I’ve mentioned at the beginning of this project that the new workstation is built around Cinema 4D and Mach Studio Pro, but I’ll also be loading in Moviestorm, IClone 4, Blender, Steam and the entire HL2 saga + tools, Dragon Age and it’s toolset, plus the Torque Engine and Second Life, both of which I plan on learning a lot more this year. I’ve got plenty of space with a fast 640 Gb hard-drive, so it’s on to installing.

Wrap Up and Suggestions

Some of you have commented that after reading my posts on building a CG workstation, you’d like to try building your own system. I’m very glad to hear that since that was partially my goal in writing these chronicling my process of building a computer. If you are serious, there are several step-by-step guides on the net that would come in handy. GeekTeks has a nice overview of the process; Newegg.com has got a good tutorial which includes a review of the case I used (the HAF 932). If you like written tutorials here’s a nice one that goes into great detail: mysuperpc.com. I’m partial to Scott Mueller’s Upgrading and Repairing PC’s since it comes with video tutorials and a written text as well. It’s also a great bible for trouble-shooting computer related problems.

Cost? My new workstation cost approximately $1000, but I used several parts from my old computer which brought the price down a bit. If I did this entire build from scratch, I estimate it would be about $1400, which is damn good considering the power and speed that this workstation is capable of.

However, I’d recommend that if you want to build your own computer, don’t go with the i7 CPU as they are much more expensive than the i5 CPU and the motherboards/Ram are much cheaper. Tomshardware.com has a nice series of system builds that include an i5 in the mix. And here’s an excellent article on building a balanced Game PC from Tom’s Hardware that goes over a lot of possible hardware choices.

And that’s it for this 7 part article on building your own CG workstation. It’s been a lot of fun for me to do and I hope you all have found it interesting. I plan on posting a one-page version of all 7 entries for those who want to read/print the whole thing in one sitting.
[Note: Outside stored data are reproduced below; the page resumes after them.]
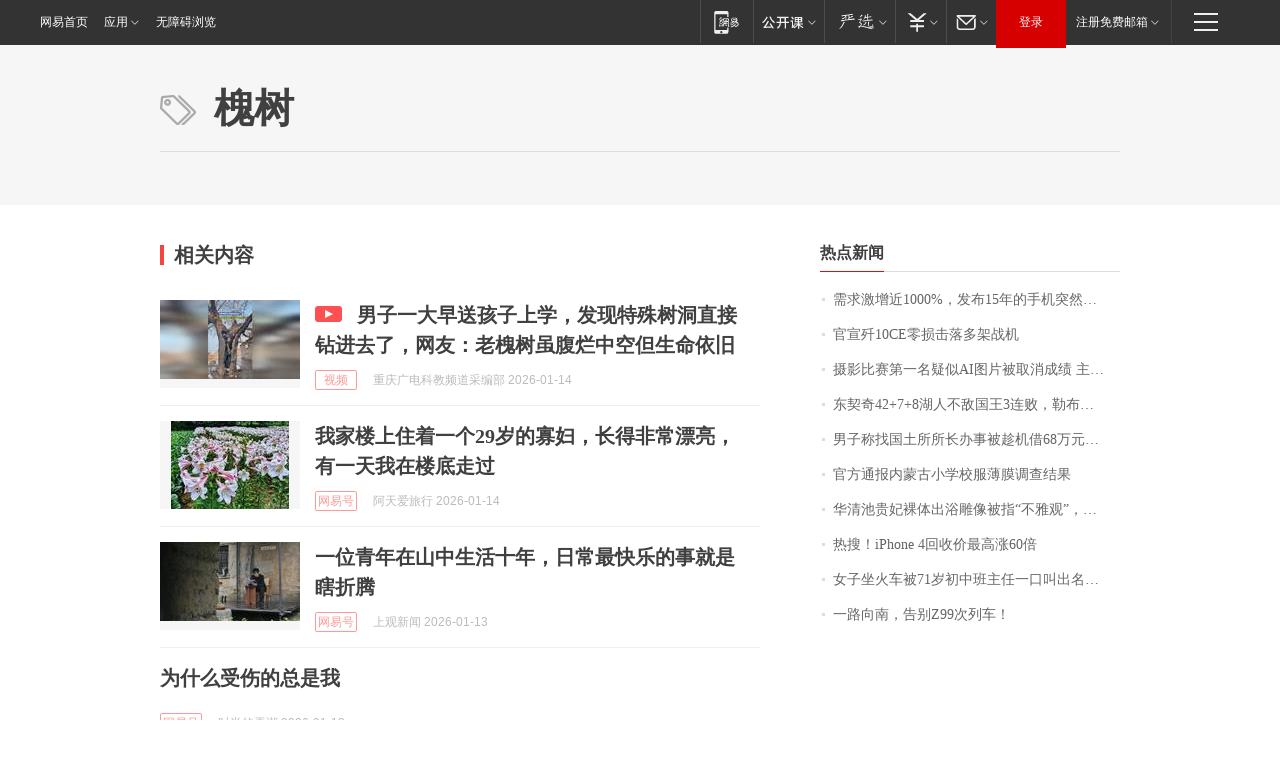

--- FILE ---
content_type: application/x-javascript
request_url: https://news.163.com/special/00015BLB/keywordindex_hot.js?_=1768380751802&callback=callback
body_size: 938
content:
callback({
date: "2026-01-14 16:15:57",
news:[
		        	{
		"title":"\u9700\u6C42\u6FC0\u589E\u8FD1\u0031\u0030\u0030\u0030\u0025\uFF0C\u53D1\u5E03\u0031\u0035\u5E74\u7684\u624B\u673A\u7A81\u7136\u7206\u7EA2\uFF0C\u6B64\u524D\u56DE\u6536\u4EF7\u683C\u0035\u5143\u4E00\u4E2A",
        "time":"2026.01.14 16:00:00",
		"link":"https://www.163.com/dy/article/KJ5NS62J0514R9OJ.html",
	}
      	         ,
        	{
		"title":"\u5B98\u5BA3\u6B7C\u0031\u0030\u0043\u0045\u96F6\u635F\u51FB\u843D\u591A\u67B6\u6218\u673A",
        "time":"2026.01.14 16:00:00",
		"link":"https://www.163.com/dy/article/KJ2MCIM70001899O.html",
	}
      	         ,
        	{
		"title":"\u6444\u5F71\u6BD4\u8D5B\u7B2C\u4E00\u540D\u7591\u4F3C\u0041\u0049\u56FE\u7247\u88AB\u53D6\u6D88\u6210\u7EE9\u0020\u4E3B\u529E\u65B9\uFF1A\u4F5C\u54C1\u4E0D\u7B26\u5408\u539F\u521B\u6027\u89C4\u5219",
        "time":"2026.01.14 16:00:00",
		"link":"https://www.163.com/dy/article/KJ0OVKNO0514D3UH.html",
	}
      	         ,
        	{
		"title":"\u4E1C\u5951\u5947\u0034\u0032\u002B\u0037\u002B\u0038\u6E56\u4EBA\u4E0D\u654C\u56FD\u738B\u0033\u8FDE\u8D25\uFF0C\u52D2\u5E03\u6717\u0032\u0032\u5206\u5FB7\u7F57\u8D5E\u0033\u0032\u002B\u0036",
        "time":"2026.01.14 16:00:00",
		"link":"https://www.163.com/dy/article/KJ5FKFSB0529AL9S.html",
	}
      	         ,
        	{
		"title":"\u7537\u5B50\u79F0\u627E\u56FD\u571F\u6240\u6240\u957F\u529E\u4E8B\u88AB\u8D81\u673A\u501F\u0036\u0038\u4E07\u5143\uFF1F\u5B98\u65B9\u901A\u62A5",
        "time":"2026.01.14 16:00:00",
		"link":"https://www.163.com/dy/article/KJ5FB6HL0001899O.html",
	}
      	         ,
        	{
		"title":"\u5B98\u65B9\u901A\u62A5\u5185\u8499\u53E4\u5C0F\u5B66\u6821\u670D\u8584\u819C\u8C03\u67E5\u7ED3\u679C",
        "time":"2026.01.14 16:00:00",
		"link":"https://www.163.com/dy/article/KJ6574420001899O.html",
	}
      	         ,
        	{
		"title":"\u534E\u6E05\u6C60\u8D35\u5983\u88F8\u4F53\u51FA\u6D74\u96D5\u50CF\u88AB\u6307\u201C\u4E0D\u96C5\u89C2\u201D\uFF0C\u666F\u533A\u79F0\u0031\u0039\u0039\u0031\u5E74\u5C31\u5DF2\u5B89\u653E\uFF0C\u897F\u5B89\u6587\u65C5\u56DE\u5E94",
        "time":"2026.01.14 16:00:00",
		"link":"https://www.163.com/news/article/KJ6GGQBC00019K82.html",
	}
      	         ,
        	{
		"title":"\u70ED\u641C\uFF01\u0069\u0050\u0068\u006F\u006E\u0065\u0020\u0034\u56DE\u6536\u4EF7\u6700\u9AD8\u6DA8\u0036\u0030\u500D",
        "time":"2026.01.14 16:00:00",
		"link":"https://www.163.com/dy/article/KJ3JFUJL0519DFFO.html",
	}
      	         ,
        	{
		"title":"\u5973\u5B50\u5750\u706B\u8F66\u88AB\u0037\u0031\u5C81\u521D\u4E2D\u73ED\u4E3B\u4EFB\u4E00\u53E3\u53EB\u51FA\u540D\u5B57\u611F\u52A8\u843D\u6CEA\uFF0C\u8BC4\u8BBA\u533A\u4E0A\u6F14\u96C6\u4F53\u201C\u56DE\u5FC6\u6740\u201D\uFF0C\u5F53\u4E8B\u4EBA\u53D1\u58F0",
        "time":"2026.01.14 16:00:00",
		"link":"https://www.163.com/dy/article/KJ304HJT053469LG.html",
	}
      	         ,
        	{
		"title":"\u4E00\u8DEF\u5411\u5357\uFF0C\u544A\u522B\u005A\u0039\u0039\u6B21\u5217\u8F66\uFF01",
        "time":"2026.01.14 16:00:00",
		"link":"https://www.163.com/dy/article/KJ2UTBON0512DU6N.html",
	}
      ],
photos: [
		]
})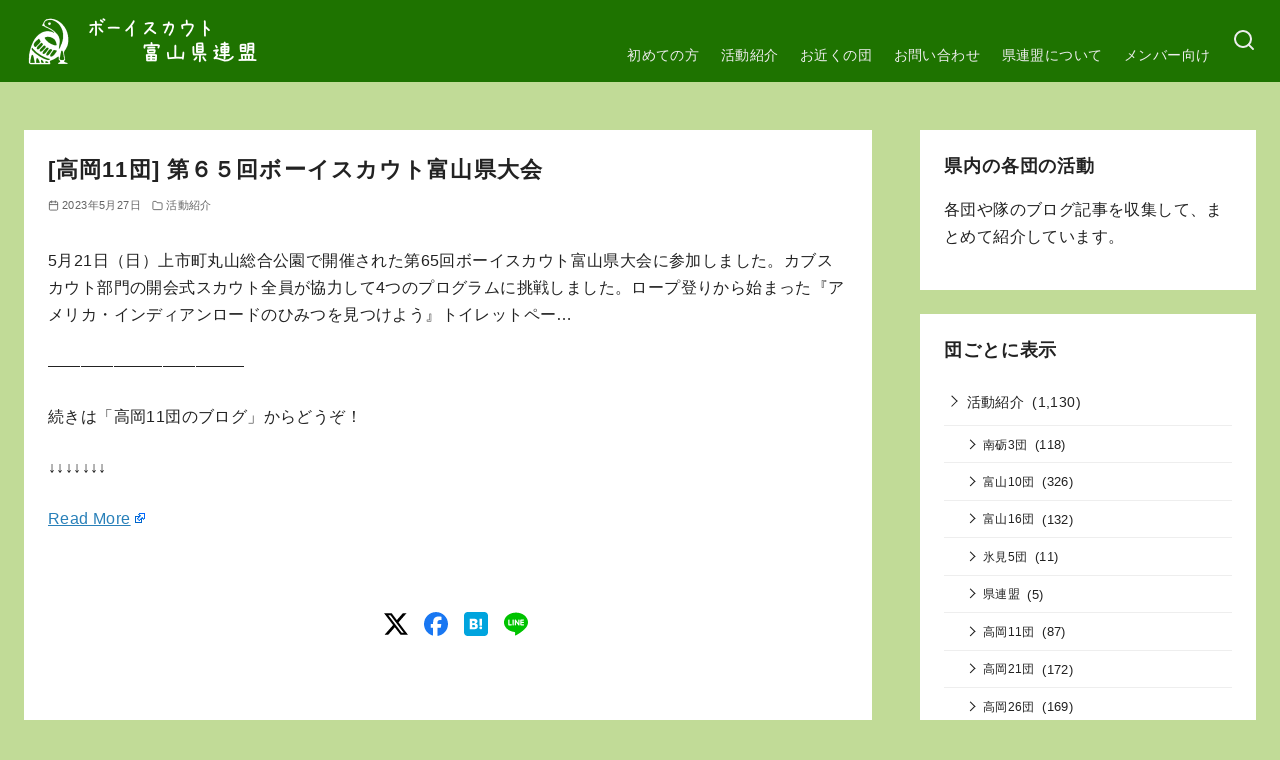

--- FILE ---
content_type: text/html; charset=utf-8
request_url: https://www.google.com/recaptcha/api2/aframe
body_size: 265
content:
<!DOCTYPE HTML><html><head><meta http-equiv="content-type" content="text/html; charset=UTF-8"></head><body><script nonce="McfW5fLdQiNalCrNiZ6RsA">/** Anti-fraud and anti-abuse applications only. See google.com/recaptcha */ try{var clients={'sodar':'https://pagead2.googlesyndication.com/pagead/sodar?'};window.addEventListener("message",function(a){try{if(a.source===window.parent){var b=JSON.parse(a.data);var c=clients[b['id']];if(c){var d=document.createElement('img');d.src=c+b['params']+'&rc='+(localStorage.getItem("rc::a")?sessionStorage.getItem("rc::b"):"");window.document.body.appendChild(d);sessionStorage.setItem("rc::e",parseInt(sessionStorage.getItem("rc::e")||0)+1);localStorage.setItem("rc::h",'1769119303340');}}}catch(b){}});window.parent.postMessage("_grecaptcha_ready", "*");}catch(b){}</script></body></html>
And here are my final workstation specs:

Machinima/CG Workstation Build:

Mobo: ASUS P6T Deluxe Version 2

CPU: Intel i7 920 1366 chipset

RAM: 6 GB Crucial DDR3 Ballistix PC-12800 Memory

CASE: Coolermaster HAF 932

GPU: ATI FirePro v8750

PSU: Thermaltake toughPower 750W PSU

Heatsink: Prolima Megahalem w/2 120mm Yate Loon fans

HD: Western Digital 640 GB Caviar Black Sata HD

OS: Windows 7 64-bit OEM

Main Software: Cinema 4D, Mach Studio Pro, Adobe Premiere/Audition, Moviestorm, IClone, Blender/Steam Games

Misc: Aereocool 1000 LCD temp/fan speed indicator for front panel

And basic LCD monitor, keyboard and mouse.